Tous les dix ans, le département étude du ministère de la Culture réalise une grande enquête sur les orientations et les préoccupations des français en matière de culture. Le traditionnel intitulé, «Les pratiques culturelles des Français…», s’est vu affublé de ce que l’on pourrait appeler un complément de temps: «...à l’ère du numérique». Normal. La dernière enquête datait de 1997. A cette époque les ordinateurs se faisaient encore rares dans les foyers hexagonaux. Le taux d’équipement était de 1 sur 5.

1% des Français seulement avouait surfer sur Internet. A moins d’être âgé de 104 ans et d’avoir élu domicile sur une île ravitaillée par les mouettes, notre vie à tous s’est trouvée bouleversée par le numérique.

Notre rapport aux films et au cinéma a forcément changé. De l’art de la célébration unique et collective, nous sommes passés à différentes formes de consommation des images. L’enquête du ministère nous donne quelques éléments intéressants.

On y apprend par exemple que 43 % de nos compatriotes ne se sont pas rendus dans une salle de cinéma au cours de l’année écoulée. Cela veut-il dire que nous nous intéressons moins au cinéma qu’avant ? Peut-être pas. Et si c’était le cinéma qui ne s’intéressait pas assez à nous ..? Juste retour des choses …

Aucune surprise dans cette étude, rien d’étonnant. Plus on est jeune, plus on aime les films américains et proportionnellement, plus on est vieux plus on apprécie les films français. Américanisation de la culture, uniformisation des goûts. Mondialisation conduisant vers un inclinaison unique.

La numérisation du patrimoine mondial et l’indexation axée sur la théorie du « plus c’est vu, plus ça mérite d’être vu », au détriment de tout le reste, ne va pas aller dans le sens de la richesse et de la variété culturelle. Dans 10 ans la curiosité sera morte. Le principe fondateur d’Internet, «  j’obtiens tout, tout de suite » tendant à devenir aujourd’hui le seul mode de pensée, nous empêche de consulter au-delà des deuxièmes pages des résultats de recherche, puisque nous sommes devenus fainéants.

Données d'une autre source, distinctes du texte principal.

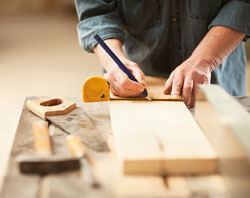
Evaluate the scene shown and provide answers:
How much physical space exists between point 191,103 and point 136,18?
410 mm

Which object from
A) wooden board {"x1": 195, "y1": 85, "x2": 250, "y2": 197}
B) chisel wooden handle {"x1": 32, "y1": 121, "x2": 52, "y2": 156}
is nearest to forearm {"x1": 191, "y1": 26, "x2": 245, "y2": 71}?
wooden board {"x1": 195, "y1": 85, "x2": 250, "y2": 197}

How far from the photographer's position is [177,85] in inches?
48.3

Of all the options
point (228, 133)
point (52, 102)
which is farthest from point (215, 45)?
point (228, 133)

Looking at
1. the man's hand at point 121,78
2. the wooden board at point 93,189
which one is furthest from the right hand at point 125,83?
the wooden board at point 93,189

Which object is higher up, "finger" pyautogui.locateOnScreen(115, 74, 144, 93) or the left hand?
"finger" pyautogui.locateOnScreen(115, 74, 144, 93)

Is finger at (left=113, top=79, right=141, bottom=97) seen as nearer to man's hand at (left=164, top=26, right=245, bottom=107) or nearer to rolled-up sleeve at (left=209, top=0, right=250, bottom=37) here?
man's hand at (left=164, top=26, right=245, bottom=107)

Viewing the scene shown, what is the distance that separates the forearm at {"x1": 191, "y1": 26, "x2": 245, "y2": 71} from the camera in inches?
52.5

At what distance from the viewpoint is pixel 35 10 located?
6324 millimetres

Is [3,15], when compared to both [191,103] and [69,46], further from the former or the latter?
[191,103]

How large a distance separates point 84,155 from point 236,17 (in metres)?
0.72

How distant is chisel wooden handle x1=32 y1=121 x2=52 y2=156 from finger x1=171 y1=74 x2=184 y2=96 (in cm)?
35

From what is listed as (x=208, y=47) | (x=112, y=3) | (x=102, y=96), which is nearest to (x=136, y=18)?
(x=112, y=3)

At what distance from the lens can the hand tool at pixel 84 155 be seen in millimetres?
779

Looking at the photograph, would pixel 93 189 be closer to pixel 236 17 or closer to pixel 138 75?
pixel 138 75
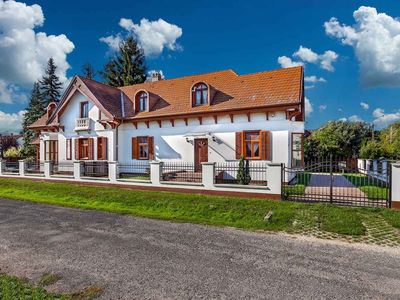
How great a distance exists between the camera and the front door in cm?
1606

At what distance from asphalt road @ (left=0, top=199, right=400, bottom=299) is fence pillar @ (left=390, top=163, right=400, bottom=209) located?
3563mm

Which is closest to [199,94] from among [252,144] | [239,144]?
[239,144]

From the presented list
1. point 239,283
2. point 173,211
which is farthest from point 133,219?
point 239,283

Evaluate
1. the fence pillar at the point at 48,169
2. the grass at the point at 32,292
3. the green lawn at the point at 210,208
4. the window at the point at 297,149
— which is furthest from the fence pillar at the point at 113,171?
the window at the point at 297,149

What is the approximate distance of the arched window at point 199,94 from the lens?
16656 millimetres

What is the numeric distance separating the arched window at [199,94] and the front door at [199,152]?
2524 mm

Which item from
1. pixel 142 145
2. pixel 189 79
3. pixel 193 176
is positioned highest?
pixel 189 79

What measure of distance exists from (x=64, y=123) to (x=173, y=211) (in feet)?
48.9

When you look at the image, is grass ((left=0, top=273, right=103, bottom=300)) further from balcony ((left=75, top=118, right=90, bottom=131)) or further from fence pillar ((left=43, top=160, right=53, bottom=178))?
balcony ((left=75, top=118, right=90, bottom=131))

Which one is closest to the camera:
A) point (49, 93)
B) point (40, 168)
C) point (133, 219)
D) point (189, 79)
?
point (133, 219)

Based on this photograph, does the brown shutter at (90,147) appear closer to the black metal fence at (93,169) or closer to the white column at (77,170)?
the black metal fence at (93,169)

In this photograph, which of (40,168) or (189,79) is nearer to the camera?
(40,168)

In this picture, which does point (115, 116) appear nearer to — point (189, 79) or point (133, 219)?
point (189, 79)

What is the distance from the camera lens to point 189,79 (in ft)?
63.7
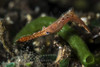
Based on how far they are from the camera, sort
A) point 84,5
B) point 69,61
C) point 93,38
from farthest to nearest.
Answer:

L’enquête nous dit aussi que sur 100 personnes , 32 regardent des films téléchargés (ciné, séries, vidéo) sur leur ordinateur et 37 des DVD loués ou gravés. Mais on ne sait pas si ce sont ces mêmes gens qui vont moins au cinéma, dommage.

Si nos carrières de spectateurs (je n’ose même plus dire de cinéphile) vont en prendre un sacré coup derrière la nuque, nos pratiques de filmeurs domestiques semblent pouvoir bénéficier positivement de l’évolution technologique. En 1997, 14 personnes sur 100 déclaraient faire des films ou des vidéos contre 27, 10 ans après. Bonne nouvelle ! Parmi les 27 cinéastes amateurs, il faut compter les utilisateurs de téléphone-caméra. Rappelons que «J’aimerais partager le printemps avec quelqu'un», premier long métrage sorti en salle, entièrement tourné avec un téléphone date de juin 2009. Il est l’œuvre du truculent Joseph Morder, grande star du cinéma super 8.


La révolution numérique a-t-elle vraiment eu lieu ?

Quelque chose me parait paradoxal. On dit que le spectateur captif est en voie de disparition et pourtant il me semble que nous faisons de moins en moins d’effort pour découvrir de nouveaux horizons. L’outil révolutionnaire existe, à nous de le saisir et de l’exploiter sans répit et sans pitié.

A nos téléphones …. Euh … non .. A nos caméras !!